Even though his days as a state regulator are over, Gephard is still the chairman of the West Greenland Committee for the North Atlantic Salmon Conservation Organization, which works with six governments and the European Union to conserve wild Atlantic salmon populations in the North Atlantic Ocean.
Tim Sheehan, who has worked with the North Atlantic Salmon Conservation Organization for about 15 years, said he respects Gephard’s continued advocacy for migratory fish as well as his efforts to ensure that the lessons of the Connecticut restoration effort aren’t forgotten as similar efforts continue elsewhere.
Sheehan adds that the scientific knowledge of the lives of Atlantic salmon during their time off the coast of Greenland needs further exploration. The decrease in oceanic productivity that occurred after the oscillation shift in the 1990s, however, is thought to have lowered the energy density of the salmon’s sources of prey. He said the most dangerous part of their oceanic journey occurs on the way to Greenland and on the way back to the rivers to spawn.
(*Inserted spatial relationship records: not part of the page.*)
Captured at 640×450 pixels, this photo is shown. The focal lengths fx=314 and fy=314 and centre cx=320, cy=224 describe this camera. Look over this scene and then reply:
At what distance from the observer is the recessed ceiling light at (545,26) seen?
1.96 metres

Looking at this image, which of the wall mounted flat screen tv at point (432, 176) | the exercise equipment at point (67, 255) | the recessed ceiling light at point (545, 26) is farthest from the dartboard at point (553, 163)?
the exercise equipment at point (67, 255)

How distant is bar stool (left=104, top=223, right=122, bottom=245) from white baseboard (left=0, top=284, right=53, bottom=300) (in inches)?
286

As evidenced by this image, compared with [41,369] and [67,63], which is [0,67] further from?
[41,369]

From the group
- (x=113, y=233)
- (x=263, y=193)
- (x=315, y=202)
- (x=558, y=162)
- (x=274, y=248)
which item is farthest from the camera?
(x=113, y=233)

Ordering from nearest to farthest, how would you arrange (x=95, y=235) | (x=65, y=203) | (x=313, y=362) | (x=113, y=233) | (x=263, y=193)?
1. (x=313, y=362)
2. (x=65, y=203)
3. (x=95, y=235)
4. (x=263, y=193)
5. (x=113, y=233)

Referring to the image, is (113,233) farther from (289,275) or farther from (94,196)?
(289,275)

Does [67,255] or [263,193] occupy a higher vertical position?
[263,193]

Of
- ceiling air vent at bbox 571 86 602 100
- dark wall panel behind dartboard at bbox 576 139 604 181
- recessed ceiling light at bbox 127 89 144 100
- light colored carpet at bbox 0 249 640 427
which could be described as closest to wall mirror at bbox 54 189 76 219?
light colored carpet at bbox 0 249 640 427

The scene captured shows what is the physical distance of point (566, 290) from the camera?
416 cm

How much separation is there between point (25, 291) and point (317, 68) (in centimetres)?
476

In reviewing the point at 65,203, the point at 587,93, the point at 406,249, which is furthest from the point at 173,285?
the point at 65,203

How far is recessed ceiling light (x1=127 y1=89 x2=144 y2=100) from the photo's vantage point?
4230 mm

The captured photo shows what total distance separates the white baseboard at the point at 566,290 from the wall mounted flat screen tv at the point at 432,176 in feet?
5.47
Atlantic salmon numbers continue to decline despite a marked reduction in exploitation. In 1983, the North Atlantic Salmon Conservation Organization created a large protected area spanning 12 nautical miles that immediately reduced the amount of commercial wild salmon fishing. However, research shows that the number of salmon eggs needed to ensure a single salmon survives its first year at sea has doubled since 1990.
“We all need to look at what happened in the Connecticut River,” said Gephard. “We lost the opportunity to restore them, so we should look at what happened in southern New England and use that as a cautionary tale to really support recovery efforts in Maine.”